Piracy on the world’s seas has risen to record levels, with Somali pirates behind 56 percent of the 352 attacks reported this year, the International Chamber of Commerce (ICC) and its International Maritime Bureau (IMB) revealed today in its latest global piracy report. Meanwhile, more Somali hijack attempts are being thwarted by strengthened anti-piracy measures.
“Figures for piracy and armed robbery at sea in the past nine months are higher than we’ve ever recorded in the same period of any past year,” said Pottengal Mukundan, director of IMB, whose Piracy Reporting Centre (PRC) has monitored piracy worldwide since 1991.

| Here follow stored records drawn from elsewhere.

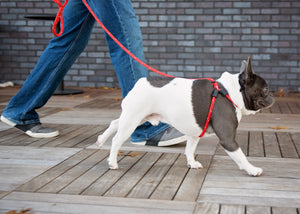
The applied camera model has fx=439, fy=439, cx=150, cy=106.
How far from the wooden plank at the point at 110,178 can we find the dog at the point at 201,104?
231 mm

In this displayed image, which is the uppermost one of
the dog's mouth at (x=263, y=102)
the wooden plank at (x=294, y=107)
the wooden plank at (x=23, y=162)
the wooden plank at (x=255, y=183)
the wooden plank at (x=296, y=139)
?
the dog's mouth at (x=263, y=102)

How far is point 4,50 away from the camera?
295 inches

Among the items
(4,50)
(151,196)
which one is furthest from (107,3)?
(4,50)

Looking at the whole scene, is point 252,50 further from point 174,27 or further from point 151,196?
point 151,196

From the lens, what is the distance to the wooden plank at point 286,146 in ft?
9.80

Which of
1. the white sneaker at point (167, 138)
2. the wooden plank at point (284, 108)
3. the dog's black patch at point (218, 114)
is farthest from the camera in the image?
the wooden plank at point (284, 108)

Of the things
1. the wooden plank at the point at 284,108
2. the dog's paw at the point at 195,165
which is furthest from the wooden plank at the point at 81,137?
the wooden plank at the point at 284,108

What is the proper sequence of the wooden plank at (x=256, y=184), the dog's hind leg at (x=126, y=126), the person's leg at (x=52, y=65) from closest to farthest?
the wooden plank at (x=256, y=184) < the dog's hind leg at (x=126, y=126) < the person's leg at (x=52, y=65)

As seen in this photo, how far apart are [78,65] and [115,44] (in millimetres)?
4344

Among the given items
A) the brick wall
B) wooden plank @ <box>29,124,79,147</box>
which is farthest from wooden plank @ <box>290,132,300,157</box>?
the brick wall

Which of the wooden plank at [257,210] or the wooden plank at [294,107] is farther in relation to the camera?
the wooden plank at [294,107]

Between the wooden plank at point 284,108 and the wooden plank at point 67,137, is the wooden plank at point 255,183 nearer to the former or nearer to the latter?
the wooden plank at point 67,137

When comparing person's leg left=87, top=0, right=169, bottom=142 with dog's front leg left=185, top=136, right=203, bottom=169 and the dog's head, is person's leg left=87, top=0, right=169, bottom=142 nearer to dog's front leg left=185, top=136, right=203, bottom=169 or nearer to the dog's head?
dog's front leg left=185, top=136, right=203, bottom=169

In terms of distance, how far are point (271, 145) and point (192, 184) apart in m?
1.16
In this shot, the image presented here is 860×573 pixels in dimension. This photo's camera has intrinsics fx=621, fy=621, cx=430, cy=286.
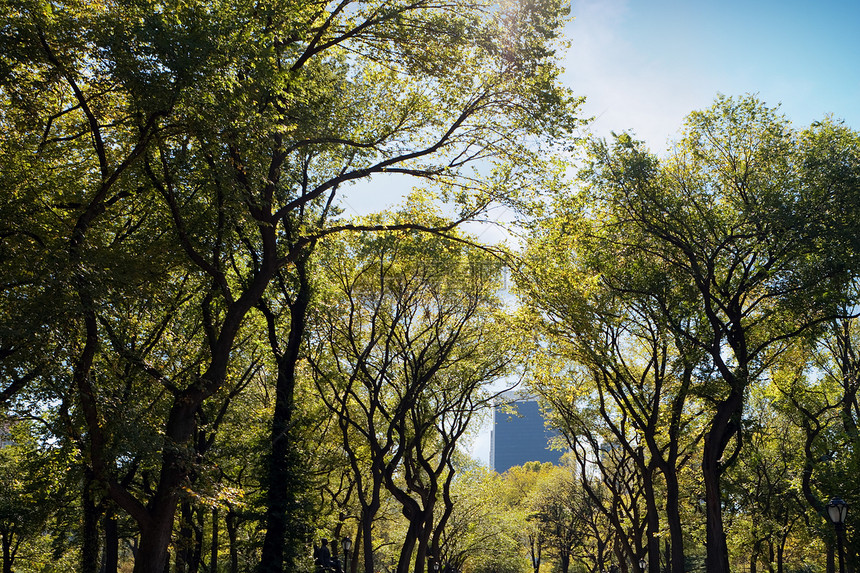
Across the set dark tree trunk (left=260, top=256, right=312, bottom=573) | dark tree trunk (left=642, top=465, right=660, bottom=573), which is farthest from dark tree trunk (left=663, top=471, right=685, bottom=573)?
dark tree trunk (left=260, top=256, right=312, bottom=573)

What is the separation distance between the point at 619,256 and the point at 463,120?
725cm

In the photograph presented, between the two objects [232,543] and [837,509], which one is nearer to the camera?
[837,509]

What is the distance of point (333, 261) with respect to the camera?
20828mm

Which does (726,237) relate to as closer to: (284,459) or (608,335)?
(608,335)

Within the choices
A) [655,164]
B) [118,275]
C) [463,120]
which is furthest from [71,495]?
[655,164]

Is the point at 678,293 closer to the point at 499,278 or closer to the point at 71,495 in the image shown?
the point at 499,278

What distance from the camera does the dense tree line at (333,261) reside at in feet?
33.1

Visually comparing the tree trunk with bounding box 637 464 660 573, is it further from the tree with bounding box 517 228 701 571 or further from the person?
the person

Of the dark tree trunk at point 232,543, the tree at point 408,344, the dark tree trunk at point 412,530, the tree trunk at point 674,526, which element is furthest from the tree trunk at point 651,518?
the dark tree trunk at point 232,543

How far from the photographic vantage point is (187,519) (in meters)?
21.3

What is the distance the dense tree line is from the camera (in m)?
10.1

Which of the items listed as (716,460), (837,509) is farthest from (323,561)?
(837,509)

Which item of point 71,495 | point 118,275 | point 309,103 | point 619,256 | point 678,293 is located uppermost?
point 309,103

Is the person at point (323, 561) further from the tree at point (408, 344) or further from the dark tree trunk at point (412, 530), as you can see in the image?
the dark tree trunk at point (412, 530)
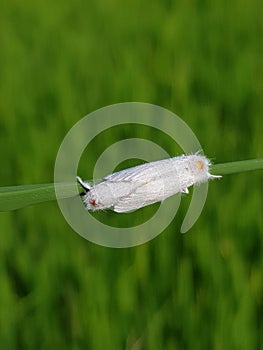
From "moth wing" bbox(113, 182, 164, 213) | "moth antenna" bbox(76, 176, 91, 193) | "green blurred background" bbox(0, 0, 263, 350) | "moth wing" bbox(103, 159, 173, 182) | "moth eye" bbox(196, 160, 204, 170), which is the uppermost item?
"green blurred background" bbox(0, 0, 263, 350)

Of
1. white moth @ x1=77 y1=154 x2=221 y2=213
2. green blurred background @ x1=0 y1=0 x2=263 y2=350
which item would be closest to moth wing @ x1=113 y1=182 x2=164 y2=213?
white moth @ x1=77 y1=154 x2=221 y2=213

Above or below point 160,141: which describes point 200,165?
below

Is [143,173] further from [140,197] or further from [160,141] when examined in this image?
[160,141]

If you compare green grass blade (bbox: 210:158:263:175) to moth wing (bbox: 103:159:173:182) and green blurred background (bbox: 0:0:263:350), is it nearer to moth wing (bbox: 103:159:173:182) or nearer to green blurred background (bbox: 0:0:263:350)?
moth wing (bbox: 103:159:173:182)

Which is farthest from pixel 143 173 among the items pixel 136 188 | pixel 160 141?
pixel 160 141

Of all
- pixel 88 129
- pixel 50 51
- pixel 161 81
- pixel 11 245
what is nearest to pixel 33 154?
pixel 88 129

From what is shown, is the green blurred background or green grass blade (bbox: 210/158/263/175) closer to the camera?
green grass blade (bbox: 210/158/263/175)
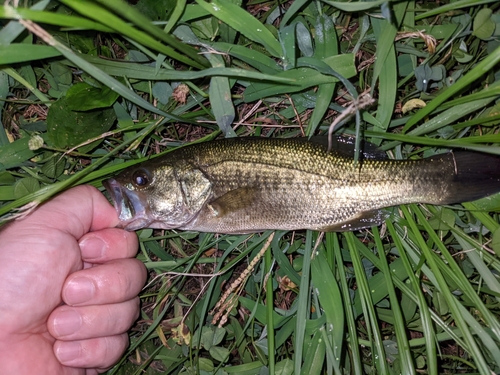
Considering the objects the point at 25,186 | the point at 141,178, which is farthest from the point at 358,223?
the point at 25,186

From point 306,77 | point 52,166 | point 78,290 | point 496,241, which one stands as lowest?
point 78,290

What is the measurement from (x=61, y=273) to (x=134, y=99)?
3.97 feet

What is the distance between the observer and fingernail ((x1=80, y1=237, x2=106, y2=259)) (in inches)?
108

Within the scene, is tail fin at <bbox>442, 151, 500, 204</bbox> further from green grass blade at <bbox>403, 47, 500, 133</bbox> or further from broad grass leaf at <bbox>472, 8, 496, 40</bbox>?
broad grass leaf at <bbox>472, 8, 496, 40</bbox>

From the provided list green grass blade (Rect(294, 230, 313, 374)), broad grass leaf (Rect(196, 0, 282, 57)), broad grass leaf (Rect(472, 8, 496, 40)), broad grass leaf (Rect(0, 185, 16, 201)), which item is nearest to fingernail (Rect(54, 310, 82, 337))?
broad grass leaf (Rect(0, 185, 16, 201))

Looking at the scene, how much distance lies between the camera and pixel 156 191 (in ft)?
8.76

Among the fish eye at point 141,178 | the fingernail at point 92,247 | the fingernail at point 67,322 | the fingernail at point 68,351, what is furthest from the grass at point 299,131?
the fingernail at point 67,322

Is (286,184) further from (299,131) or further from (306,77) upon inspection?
(306,77)

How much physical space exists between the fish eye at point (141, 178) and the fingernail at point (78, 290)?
0.70m

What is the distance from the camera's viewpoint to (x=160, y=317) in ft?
9.75

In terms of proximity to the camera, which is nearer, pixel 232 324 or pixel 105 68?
pixel 105 68

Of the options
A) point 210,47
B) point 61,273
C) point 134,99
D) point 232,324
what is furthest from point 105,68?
point 232,324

Demanding millions of dollars in ransom for captured ships and their crews, Somali pirates are intensifying operations not just off their own coastline, but further afield in the Red Sea – particularly during the monsoon season in the wider Indian Ocean. Although Somali pirates are initiating more attacks – 199 this year, up from 126 for the first nine months of 2010 – they are managing to hijack fewer vessels. Only 24 vessels were hijacked this year compared with 35 for the same period in 2010. Hijackings were successful in just 12% of all attempts this year, down from 28% in 2011.
IMB credits this reduction in hijackings to policing and interventions by international naval forces and the correct application of the industry’s latest Best Management Practice.
For 2011, pirates have taken 625 people hostage worldwide, killing eight people and injuring 41. Pirates are often heavily armed, using automatic weapons and rocket propelled grenades.